It's been the case for literally
years that the system by which topic references, e.g.:
[topic1234]
are turned into topic titles, e.g.
...has been incredibly useful, but also incredibly inefficient. For the one or two topics that might be casually pasted into a post, this isn't a big deal. However (and there's always a "however" in these missives) this completely grinds to a halt when used with even a modest number of topic references.
One thing that might not be apparent is the same system that makes topic references work also forms the literal heart of the MV wiki that I created so many years ago. And with many wiki pages having many tens of links on them, this makes the wiki unbearably slow for link-heavy pages.
And it's been that way for years.
The main issue is that the processing of topic (and wiki) references is amateurishly procedural.
1. Find all the references in the given post or article (this, at least, is done with regex).
2. Loop through the list (one by one) and look up the topic or article title for each of them in the database (this is the slow part)
3. Check to see if the user is allowed to see this particular topic (which in the case of the wiki doesn't even make any sense)
4. Build a proper HTML link that points to the topic (or article) and has the correct title as the display text.
5. Substitute the HTML for the topic reference in the post.
I wrote this a long time ago. Probably 15 years, at least. And at the time, it worked well enough, though I do remember distinctly someone creating a topic full of topic references, and it quickly brought the server to its knees.
At some point along the way, I added HTML cacheing of each post to the server's repertoire of tricks, which means that generally only
one person has to wait on a post full of links to be processed. This, plus the fact that the server is running on
much better infrastructure these days, means that the issue has largely been ignorable.

__DATA EXTRACT__
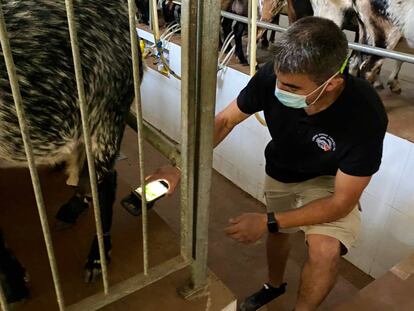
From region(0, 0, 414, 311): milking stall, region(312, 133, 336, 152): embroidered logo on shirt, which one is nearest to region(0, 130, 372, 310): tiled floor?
region(0, 0, 414, 311): milking stall

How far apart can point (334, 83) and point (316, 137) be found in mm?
212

__WORK INSTRUCTIONS__
A) Answer each question using the post on topic reference processing.
(i) Which step in processing references is carried out with regex?
(ii) How long ago does the writer estimate the reference system was written?
(iii) What did the writer add to the server's repertoire of tricks?
B) Reproduce word for word the stretch of the post on topic reference processing from "It's been the" through "is amateurishly procedural.".
The material above stands apart from the post on topic reference processing.

__RESPONSES BY TASK__
A)
(i) Finding all the references in the given post or article.
(ii) Probably 15 years, at least.
(iii) HTML cacheing of each post.

B)
It's been the case for literally
years that the system by which topic references, e.g.:
[topic1234]
are turned into topic titles, e.g.
...has been incredibly useful, but also incredibly inefficient. For the one or two topics that might be casually pasted into a post, this isn't a big deal. However (and there's always a "however" in these missives) this completely grinds to a halt when used with even a modest number of topic references.
One thing that might not be apparent is the same system that makes topic references work also forms the literal heart of the MV wiki that I created so many years ago. And with many wiki pages having many tens of links on them, this makes the wiki unbearably slow for link-heavy pages.
And it's been that way for years.
The main issue is that the processing of topic (and wiki) references is amateurishly procedural.